Thanks, Rob. It's been quite lovely to hear him sing for the past few days. I have prepared a few laying egg sites in their viv. We'll see how it goes.


----------



## clownonfire (Jan 18, 2011)

Well.... A few weeks back, there were eggs. Now.... We have tadpoles!!!!!!!!!!!

We saw two tads on the male's back. On the brom. I will try and take pics, but that might be difficult as I do not want to stress them out....

E.


----------



## clownonfire (Jan 18, 2011)

Best pic I could take.


----------



## Mitch (Jun 18, 2010)

Congrats!!!


----------



## frogface (Feb 20, 2010)

Grats!


----------



## clownonfire (Jan 18, 2011)

The tads have been deposited.
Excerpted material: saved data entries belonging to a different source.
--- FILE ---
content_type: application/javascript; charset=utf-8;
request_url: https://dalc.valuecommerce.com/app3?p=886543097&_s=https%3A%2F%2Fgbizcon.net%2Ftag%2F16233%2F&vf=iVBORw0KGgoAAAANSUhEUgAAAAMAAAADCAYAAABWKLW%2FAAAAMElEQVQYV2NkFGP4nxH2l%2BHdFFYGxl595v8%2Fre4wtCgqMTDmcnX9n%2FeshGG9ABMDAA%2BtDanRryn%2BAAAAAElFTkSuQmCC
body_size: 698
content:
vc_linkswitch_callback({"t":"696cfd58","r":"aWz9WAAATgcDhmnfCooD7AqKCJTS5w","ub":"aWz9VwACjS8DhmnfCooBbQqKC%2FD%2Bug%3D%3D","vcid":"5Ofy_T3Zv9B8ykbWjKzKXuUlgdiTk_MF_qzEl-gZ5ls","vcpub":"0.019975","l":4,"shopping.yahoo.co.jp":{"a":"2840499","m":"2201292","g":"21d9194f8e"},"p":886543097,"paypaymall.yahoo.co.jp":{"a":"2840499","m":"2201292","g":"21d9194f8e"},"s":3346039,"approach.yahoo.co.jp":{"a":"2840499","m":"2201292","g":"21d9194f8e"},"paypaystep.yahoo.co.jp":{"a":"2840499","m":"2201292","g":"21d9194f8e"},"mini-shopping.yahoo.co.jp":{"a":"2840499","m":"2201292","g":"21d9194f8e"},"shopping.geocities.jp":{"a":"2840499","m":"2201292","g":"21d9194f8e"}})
I can see my male guarding two different spots on the bromeliad. Here was one last so so picture I was able to take this week.


----------



## Scott (Feb 17, 2004)

Rodyll's are my favorite Vents.

You'll have to let us know if they egg feed. I've been under the impression that Vents do not?

s


----------



## dmartin72 (Oct 27, 2004)

I'm curious about that too.



Scott said:


> Rodyll's are my favorite Vents.
> 
> You'll have to let us know if they egg feed. I've been under the impression that Vents do not?
> 
> s


----------



## Brian317 (Feb 11, 2011)

very nice ! My vent male has been calling for the past month but still no signs of eggs  Hopefully it will happen sometime........

Congrats on yours !


----------



## clownonfire (Jan 18, 2011)

Brian317 said:


> very nice ! My vent male has been calling for the past month but still no signs of eggs  Hopefully it will happen sometime........
> 
> Congrats on yours !


Thanks Brian. My male called for a good two months before I saw some eggs. Of course, I also heard much longer calling before any signs of eggs. Good luck and keep me postedé

Eric


----------



## clownonfire (Jan 18, 2011)

Scott said:


> Rodyll's are my favorite Vents.
> 
> You'll have to let us know if they egg feed. I've been under the impression that Vents do not?
> 
> s


You're right. At least, not so much in captivity. Spirulina and chlorella on the brom.


----------



## Chris Miller (Apr 20, 2009)

Scott said:


> Rodyll's are my favorite Vents.
> 
> You'll have to let us know if they egg feed. I've been under the impression that Vents do not?
> 
> s


Correct, vents do not provide trophic eggs to their tadpoles. However, they will lay future clutches of fertile eggs and deposit tads in water where there already are tads.


----------